**Trecho fornecido:**
........

Por Valquíria Vita
Poucos
dias antes dessa entrevista, Antoninho Rossi, 83 anos, comentava com os
amigos no Bar 13 que não tinha motivos para reclamar da vida. “Eu acho
que eu tive uma vida muito feliz. Desde pequeno, sempre foi bom”,
repetiu a frase que havia dito aos amigos.
Acompanhado
pela filha Eloísa, Antoninho contou as histórias de sua vida que se
misturam às histórias da Livraria Rossi, negócio da família que ele
aprendeu a gostar. “O pãozinho é daqui que eu tiro, eu tenho que
gostar”, diz, rindo.
“A Eloísa está aqui para me lembrar de tudo o que eu esquecer”, explicou, ao iniciarmos.
“Mas
eu acho que o senhor lembra mais do que eu”, respondeu ela. Com razão.
Antoninho não só lembrou de tudo, como garantiu uma série de risadas
durante a conversa. “Ainda venho para a loja todos os dias. Fazer o que
em casa? O maior serviço que eu tenho é conversar com a caturrita e dar
comidinha para ela”.
Juventude de lazeres (e trabalho como castigo)
Conversar,
não só com a caturrita, é algo que Antoninho gosta de fazer desde
pequeno, época em que também ganhou o apelido que tem até hoje. Se na
família era chamado de Antoninho, no colégio era conhecido como Marcos
(o nome completo é Marcos Antônio Rossi).
Apesar
de ter nascido em Caxias, ele iniciou os estudos em Antônio Prado, no
Colégio dos Maristas. Lá, morou com a avó. “Não sei se era porque minha
mãe tinha muitos filhos ou estava muito atarefada, mas eu fiquei com
minha avó durante quatro anos”, conta, falando das duas irmãs, Lígia e
Mariana (falecidas), e do irmão, Tito.
Após
o ensino primário, Antoninho voltou a Caxias e ingressou no colégio do
Carmo. “Eu me achava uma maravilha de aluno, o professor, não”, diz.
“Nunca gostei muito de Português, gostava de Ciências. Principalmente
quando a gente ia para o laboratório, que era uma festa”.

........

**Ações solicitadas:**
1/ Responda, com base no trecho sobre Antoninho Rossi:
(a) Qual é a idade de Antoninho Rossi?
(b) Em que cidade e em qual colégio ele iniciou os estudos?
(c) De qual disciplina ele gostava no colégio do Carmo?
2/ Traduza para o inglês esta frase do trecho sobre Antoninho Rossi: "Após o ensino primário, Antoninho voltou a Caxias e ingressou no colégio do Carmo."

**Informações fornecidas:**
........

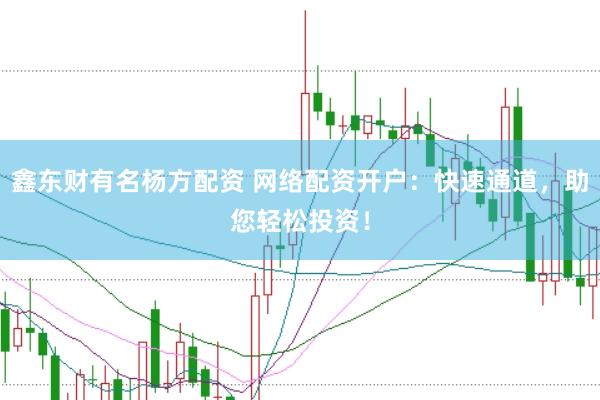 鑫东财有名杨方配资 网络配资开户:快速通道,助您轻松投资!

........

**Respostas por tarefa:**
1/
(a) 83 anos.
(b) Em Antônio Prado, no Colégio dos Maristas.
(c) De Ciências.

2/ After primary school, Antoninho returned to Caxias and enrolled in the Colégio do Carmo.